What would constitute US "success":
- Maximum: Verifiable nuclear dismantlement, missile limits, proxy cessation, regional normalization
- Acceptable: IAEA access, enrichment freeze, missile restraint; partial sanctions relief
- Military fallback: Second strikes permanently disabling missile production and nuclear infrastructure
US blind spots: "Rational capitulation" assumption may be wrong (cornered regimes make unpredictable choices); overestimating June 2025 model's repeatability (dispersed targets, diminishing returns); underestimating protest movement's independence (US strike would suppress it via nationalist rallying); "unclear objectives" is a strategic vulnerability, not a feature; Gulf opposition is interest-based, not performative; sanctions-after-talks may backfire by validating Iranian hardliners.

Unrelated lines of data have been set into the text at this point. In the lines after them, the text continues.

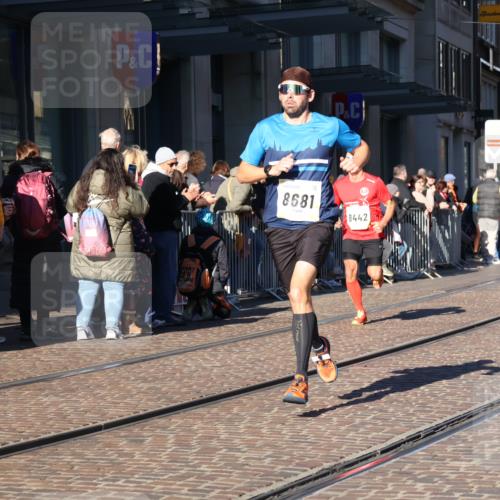 06.10.2024 - 19. swb-Marathon Bremen Strokosch-Dieckow http://msf.ph/oto/7368350 06.10.2024 10:34:40 Laufen 8442, 8577, 8681, 8791, 8983 meine-sportfotos.de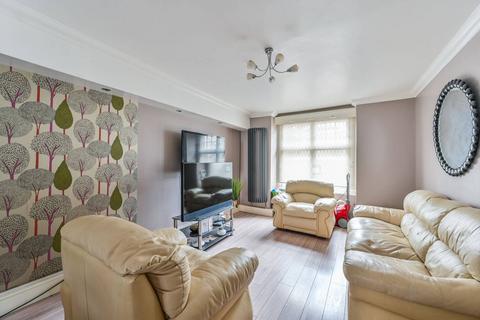 2 bedroom flat for sale, Lurline Gardens, Battersea, London, SW11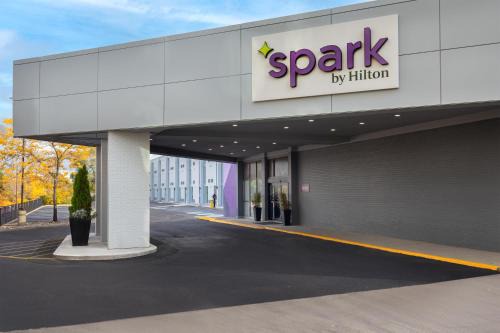 Northeast Mississauga Hotel | Spark by Hilton Toronto Airport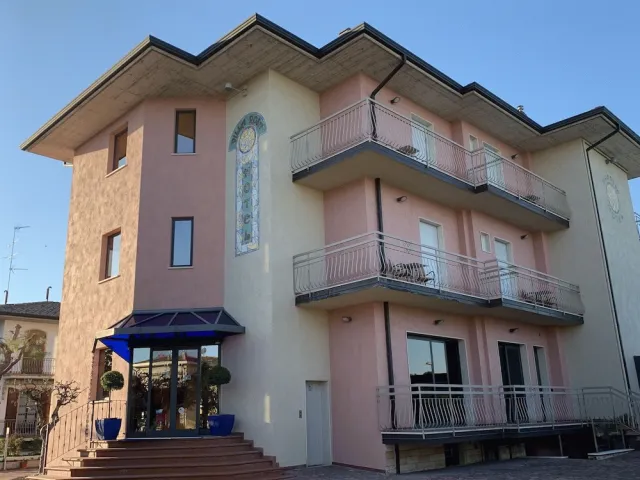 Billede av hotellet Hotel Villa Rosa - nummer 1 af 10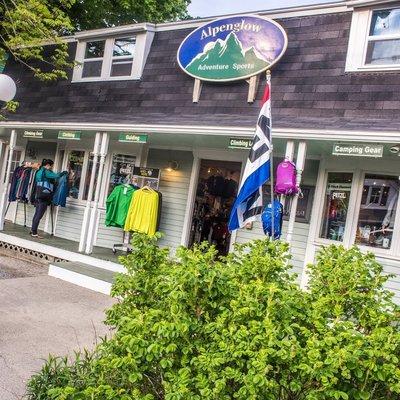 228 Main St  Bar Harbor, ME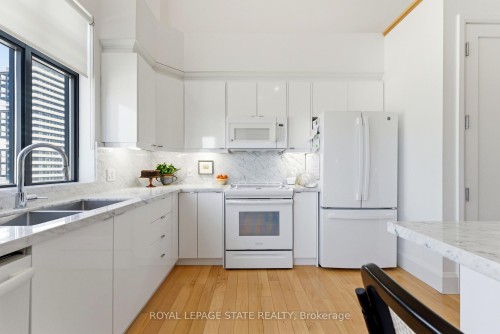 Ph4-112 King Street E, Hamilton, ON - Indoor Photo Showing Kitchen With Double Sink With Upgraded Kitchen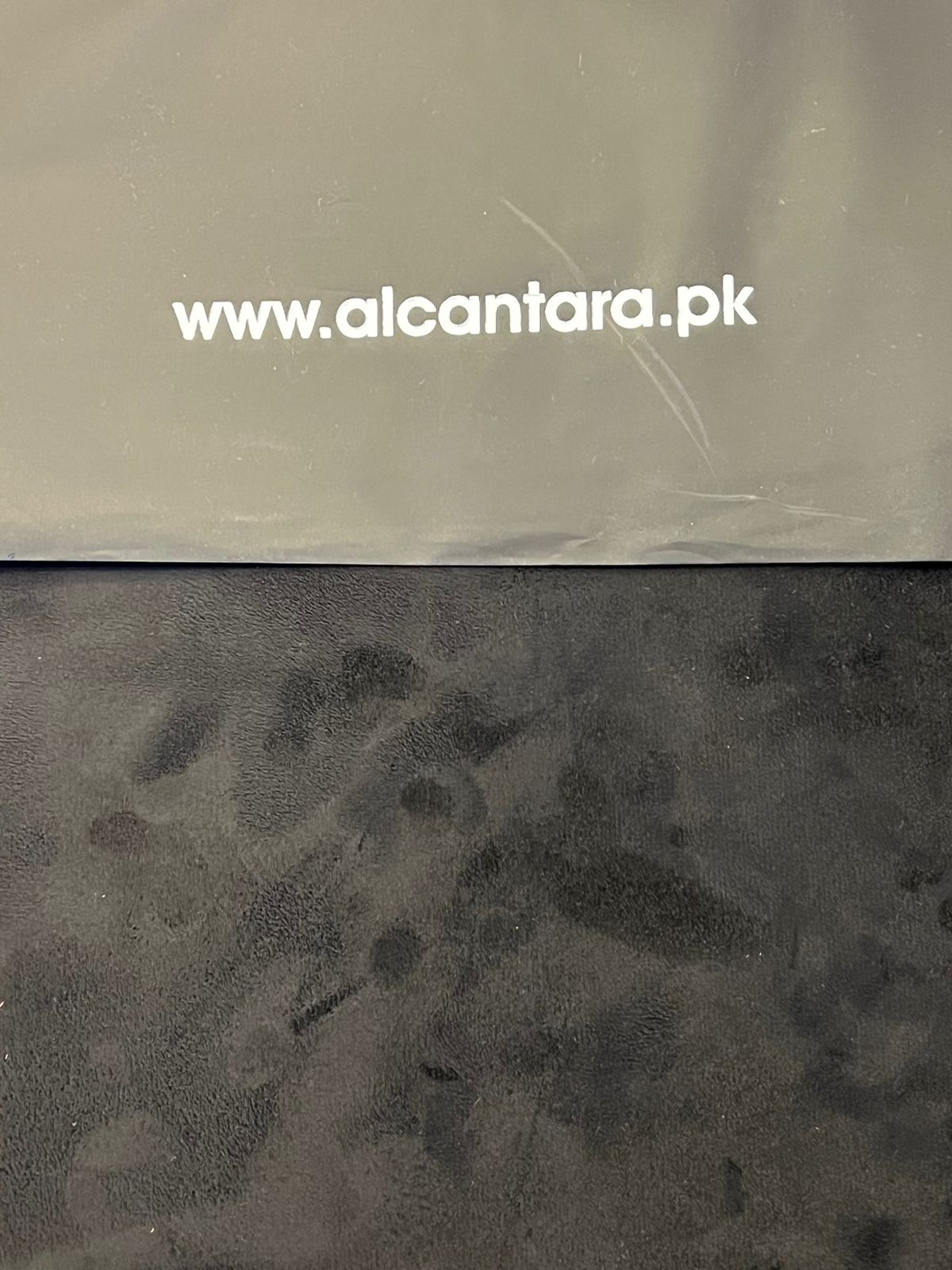Alcantara Wrap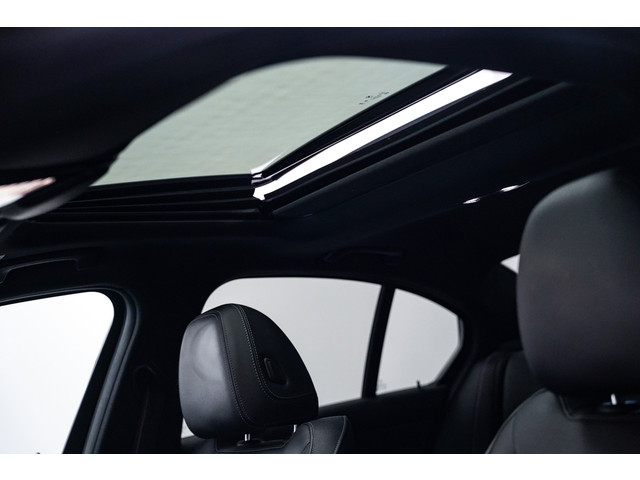 Foto 6 van BMW 3-serie 320e M Sport|Open dak|Harman Kardon|Leder|NAP
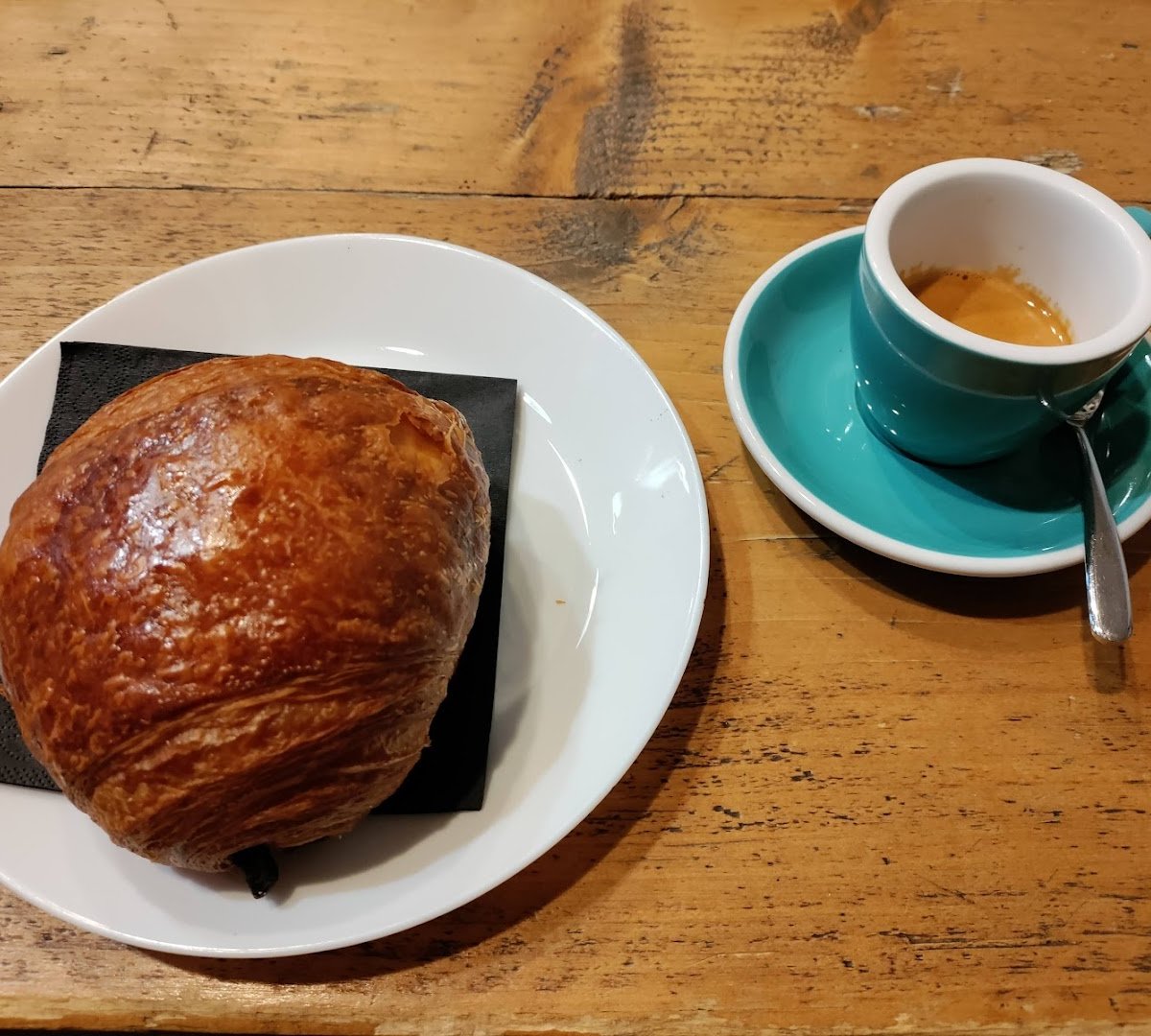 Tamp & Pull Espresso Bar specialty coffee shop in Budapest - photo 4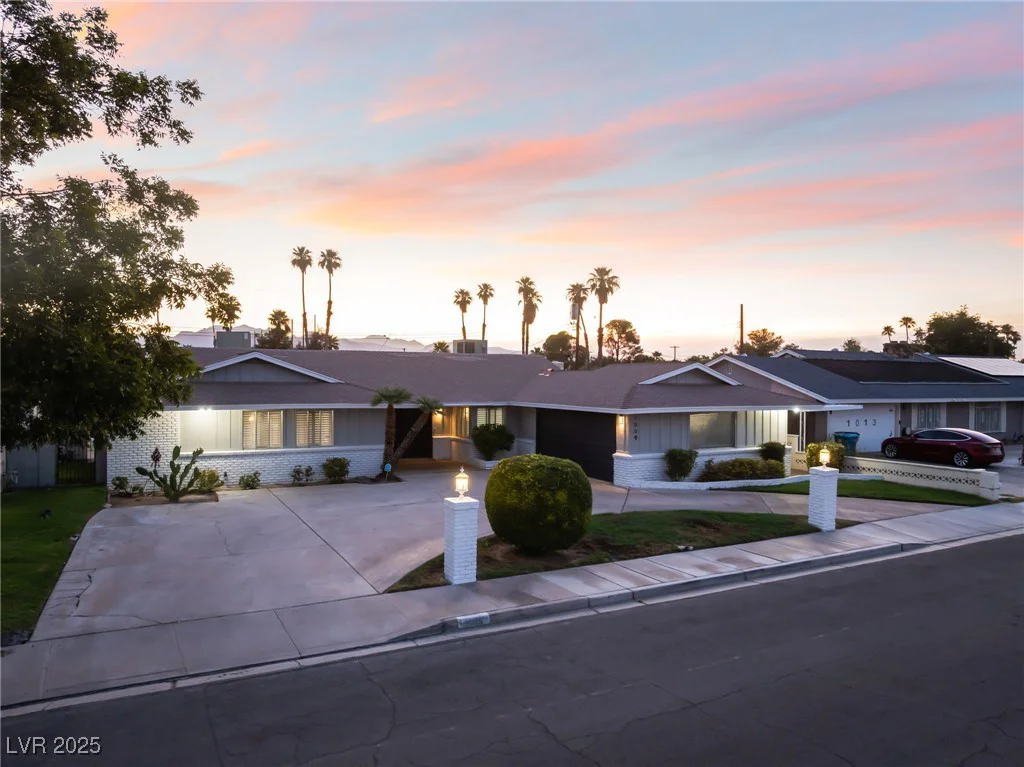 1009 Ironwood, Las Vegas, NV 89108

How Each Side Misreads the Other
| Dimension | Iran's View of US | US's View of Iran | The Gap |
|---|---|---|---|
| Sincerity | Assumes deception (June 2025) | Assumes stalling (rebuild) | Both partially correct → mutual sincerity deficit |
| Military threat | Takes seriously but believes deterrable | Believes credible, will produce concessions | Iran may accept strikes rather than capitulate |
| Domestic politics | Sees Trump needing a "win" | Sees Iran's crisis as leverage | Crisis may make concessions harder not easier |
| Time horizon | Time is on their side if they survive | Window closing as Iran rebuilds | Both partially right |
| Red lines | Enrichment = sovereign right | No nuclear/proxy/missiles | Incompatible at any level of creative diplomacy unless "enrichment" is redefined |
Key Diagnostic Indicator
The February 12 Netanyahu-Trump meeting is the single most diagnostic event for distinguishing between H1 (Repeat Playbook) and H3 (Divergent Principals). If the second round of Oman talks occurs quickly and the US refrains from simultaneous escalation, this favors H2/H3. If delayed while military buildup continues, H1 becomes dominant.